Saturday, February 9, 2008

Getting started

The mantra of this blog is, "computational systems are representational systems".


The aim is to provide a view of what computer science is all about. We computer scientists haven't been very good at explaining the intellectual basis of our field, and this may be one of the reasons we are struggling to interest students, and potential collaborators, in our field, even while the importance of computing in all aspects of life is growing by leaps and bounds.

I've been developing the representational view of computing for a while now, giving talks and having encouraging conversations with folks at conferences, and the blog is a way to spread the ideas around, and get feedback, pending the Big Paper, which of course will be available "real soon now." If you want to read more, while the blog takes shape, you can find some notes, and a link to a talk kindly recorded by the folks at the University of Toronto Faculty of Information Studies, on my website, http://www.cs.colorado.edu/~clayton (what's there are earlier versions of the ideas.)

Why do we need to work on what computer science is about?
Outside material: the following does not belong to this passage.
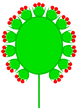 Doppelkoepfchen_(inflorescence).png
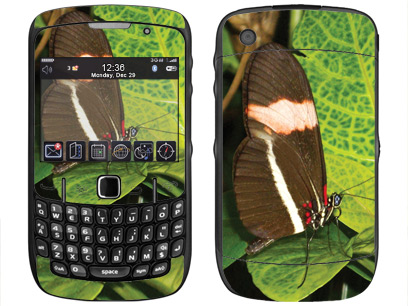 BlackBerry Curve 8520, 8530 Skin :: Butterfly 1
Jeanette Wing's influential paper on "computational thinking", and follow-on activities (see http://www.cs.cmu.edu/~CompThink/index.html) sets out the challenges. After a stimulating conference session on enrollment problems in CS at Microsoft Research a couple of years ago, one of the participants stood up at the closing to express enthusiasm, saying something like, "It's been great talking about how we can communicate better... we all need to get the word out about the key ideas in the field...", and then caught himself in midstream, "... but I'm not sure we know what they are!" In one of my favorite books, "Python Programming: An Introduction to Computer Science", John Zelle says, "[T]he fundamental question of computer science, is 'What can be computed?'" I don't agree! This question gets at little or nothing of why computer science is so important to all kinds of people doing all kinds of things. The importance of computing is what we need to explain.

Computational systems are representational systems.

Computational systems are important because they are used to represent all kinds of things people care about, and representations are really useful. Further, computational representations have a number of properties that make them especially useful.

So, what is a representational system? There's some theory of representation that we can draw on, best developed in the case of measurement systems, a special case. For theory of measurement see the three volume Foundations of Measurement, by Krantz et al., recently reissued in paperback; for the broader theory of representations, see papers by Mackinlay and Genesereth, including Mackinlay, J. D. (1986) Automating the Design of Graphical Presentations of Relational Information. ACM Transactions on Graphics, 5(2, April), 110-141.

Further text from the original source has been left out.